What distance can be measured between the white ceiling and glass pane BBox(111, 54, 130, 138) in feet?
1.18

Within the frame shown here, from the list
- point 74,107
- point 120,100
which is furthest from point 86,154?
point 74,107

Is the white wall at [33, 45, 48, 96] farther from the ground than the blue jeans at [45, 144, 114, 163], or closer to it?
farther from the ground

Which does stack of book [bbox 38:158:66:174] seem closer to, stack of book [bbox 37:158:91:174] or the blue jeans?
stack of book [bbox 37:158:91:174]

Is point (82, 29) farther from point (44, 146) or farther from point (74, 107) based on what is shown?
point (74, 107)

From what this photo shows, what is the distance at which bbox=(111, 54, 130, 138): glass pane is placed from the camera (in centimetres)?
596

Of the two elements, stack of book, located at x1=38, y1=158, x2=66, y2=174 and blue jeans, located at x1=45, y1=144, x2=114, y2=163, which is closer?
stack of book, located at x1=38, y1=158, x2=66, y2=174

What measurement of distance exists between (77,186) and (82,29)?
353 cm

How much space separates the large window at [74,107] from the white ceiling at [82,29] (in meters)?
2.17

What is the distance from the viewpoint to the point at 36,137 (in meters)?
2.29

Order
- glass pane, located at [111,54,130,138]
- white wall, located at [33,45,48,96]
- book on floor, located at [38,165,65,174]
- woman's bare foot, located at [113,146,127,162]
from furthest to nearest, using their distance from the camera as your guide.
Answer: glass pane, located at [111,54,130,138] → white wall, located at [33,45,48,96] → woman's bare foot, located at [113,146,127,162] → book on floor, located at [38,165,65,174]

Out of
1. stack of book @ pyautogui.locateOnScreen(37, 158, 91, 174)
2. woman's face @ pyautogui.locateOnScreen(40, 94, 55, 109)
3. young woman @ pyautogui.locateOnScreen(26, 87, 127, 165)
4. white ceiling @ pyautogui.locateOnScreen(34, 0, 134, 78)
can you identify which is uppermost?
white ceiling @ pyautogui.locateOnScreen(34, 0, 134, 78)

## What you need to do
Reproduce the items word for word, beginning at the line that contains "What is the distance from" and stopping after the last line of the items.

## Written solution
What is the distance from the viewpoint to the point at 36,137 (in meters)?
2.29

Order
- glass pane, located at [111,54,130,138]
- white wall, located at [33,45,48,96]
- book on floor, located at [38,165,65,174]
- woman's bare foot, located at [113,146,127,162]
from furthest to nearest, using their distance from the camera as your guide.
Answer: glass pane, located at [111,54,130,138] → white wall, located at [33,45,48,96] → woman's bare foot, located at [113,146,127,162] → book on floor, located at [38,165,65,174]

Out of
1. stack of book @ pyautogui.locateOnScreen(37, 158, 91, 174)
2. woman's face @ pyautogui.locateOnScreen(40, 94, 55, 109)
3. young woman @ pyautogui.locateOnScreen(26, 87, 127, 165)
4. white ceiling @ pyautogui.locateOnScreen(34, 0, 134, 78)
can you identify which is uppermost?
white ceiling @ pyautogui.locateOnScreen(34, 0, 134, 78)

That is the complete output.